As the years went by I learned that this thing called the “War on Terror” was bigger than I could have imagined. It wasn’t just about hunting down a few guys in Afghan caves and we weren’t going to receive any assistance from that “vast majority” of Muslims I kept hearing about. Some Muslim countries offered their assistance, of course, though mostly because the US government has deep pockets. Some of those “allies” were also double-dealing, including Pakistan.

I’ve learned a lot in the fifteen years since 9/11. I was not surprised, for example, to learn that Belgian Muslims celebrated in the streets after last March’s terror attack in Brussels, or that Muslims refused to help Belgian police locate fugitive terrorists. It was like 9/11 all over again—many rejoiced in the carnage and none wanted to help the infidels root out the bad guys.

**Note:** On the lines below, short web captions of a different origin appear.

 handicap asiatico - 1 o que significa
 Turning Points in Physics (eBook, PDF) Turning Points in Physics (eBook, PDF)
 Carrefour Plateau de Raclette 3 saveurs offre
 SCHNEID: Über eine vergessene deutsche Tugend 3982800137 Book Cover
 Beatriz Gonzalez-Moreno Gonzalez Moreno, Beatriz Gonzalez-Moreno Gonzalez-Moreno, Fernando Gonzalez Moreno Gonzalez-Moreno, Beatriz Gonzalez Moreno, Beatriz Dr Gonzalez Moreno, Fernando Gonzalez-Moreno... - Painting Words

I have often wondered how my perceptions of the post-9/11 world might have been different if I had never taken that world history class. Might it have been better to be uninformed than partially misinformed? I don’t know. I do know, however, that the public schools could have better equipped me to understand the world that awaited me after graduation.

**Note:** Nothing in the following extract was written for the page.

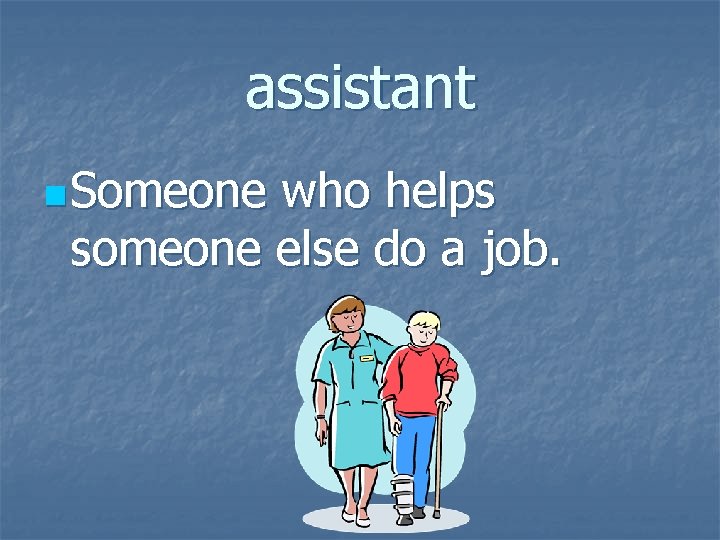 assistant n Someone who helps someone else do a job.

This is why it matters what we teach our children about Islam. A world religions unit in a high school history class might seem trivial but it’s all some people will ever learn about Islam. We’ve got to do better than we’ve been doing, with our ludicrous “bad apples” theory of Islamic terrorism and our constant drawing of false equivalences. Our lessons should not be polemical of course, because that would mean replacing pro-Islamic propaganda with anti-Islamic propaganda. But they should at least be honest. We’ve been lying to ourselves for at least twenty years about the extent of popular support that Muslim terrorists enjoy within their communities, and it’s time we stopped. We won’t stop telling that lie, of course, because without it we’d forced admit that there’s broader culpability for the scourge of Islamic terror.